Madagascar–Turkey relations are the foreign relations between Madagascar and Turkey.
Turkey has an embassy in Antananarivo since April 21, 2010. Madagascar is accredited to Turkey from its embassy in Rome, Italy. Madagascar also has an honorary consulate in Istanbul.

== Diplomatic relations ==
Madagascar–Turkey relations were generally warm, except for the 1970s.

In 1972, Madagascar’s foreign policy shifted dramatically after the downfall of the Tsiranana regime.
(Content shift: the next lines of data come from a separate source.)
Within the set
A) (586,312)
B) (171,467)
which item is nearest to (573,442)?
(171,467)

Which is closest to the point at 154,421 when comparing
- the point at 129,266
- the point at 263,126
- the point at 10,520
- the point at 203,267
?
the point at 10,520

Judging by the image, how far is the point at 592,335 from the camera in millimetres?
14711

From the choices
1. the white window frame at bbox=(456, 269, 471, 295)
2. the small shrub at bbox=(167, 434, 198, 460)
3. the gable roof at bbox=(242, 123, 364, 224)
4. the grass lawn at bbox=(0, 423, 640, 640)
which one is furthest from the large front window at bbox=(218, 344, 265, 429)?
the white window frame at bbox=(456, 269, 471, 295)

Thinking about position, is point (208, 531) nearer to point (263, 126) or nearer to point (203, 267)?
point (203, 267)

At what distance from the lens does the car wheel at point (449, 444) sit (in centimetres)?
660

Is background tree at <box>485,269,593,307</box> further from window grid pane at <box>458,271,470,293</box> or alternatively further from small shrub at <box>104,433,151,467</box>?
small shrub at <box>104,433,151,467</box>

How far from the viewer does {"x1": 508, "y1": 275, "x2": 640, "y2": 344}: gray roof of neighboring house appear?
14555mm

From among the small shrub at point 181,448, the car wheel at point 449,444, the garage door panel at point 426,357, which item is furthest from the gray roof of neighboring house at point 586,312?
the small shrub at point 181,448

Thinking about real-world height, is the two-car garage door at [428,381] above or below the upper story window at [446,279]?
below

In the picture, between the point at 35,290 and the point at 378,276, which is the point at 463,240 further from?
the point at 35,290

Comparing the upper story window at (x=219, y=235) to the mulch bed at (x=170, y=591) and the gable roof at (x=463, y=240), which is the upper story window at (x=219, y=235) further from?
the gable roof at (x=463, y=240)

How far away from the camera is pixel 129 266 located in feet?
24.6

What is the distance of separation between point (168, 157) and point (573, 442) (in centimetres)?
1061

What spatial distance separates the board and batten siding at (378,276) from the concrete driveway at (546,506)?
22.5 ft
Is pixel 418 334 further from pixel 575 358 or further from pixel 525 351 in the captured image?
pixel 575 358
President Ratsiraka, revoking what he called the slavery agreements with the French, nationalized all French financial and insurance firms without compensation in June 1975. He further strengthened ties with the Soviet Union (in 1972) and North Korea, which contributed to a dramatic cooling of Malagasy–Turkey relations.

The relations worsened when the Ratsiraka regime suspended diplomatic relations with Israel, then Turkey’s closest ally in the Middle East and hosted an international conference on the North Korean ideology of Juche in Antananarivo in 1976.

Relations improved in the 1980s when Madagascar aligned more closely with the West, especially after Madagascar dismantled the Soviet stations along Madagascar’s west coast along the Mozambique Channel.

== Economic relations ==
- Trade volume between the two countries was 76.5 million USD in 2019 (Turkish exports/imports: 71.3/5.2 million USD).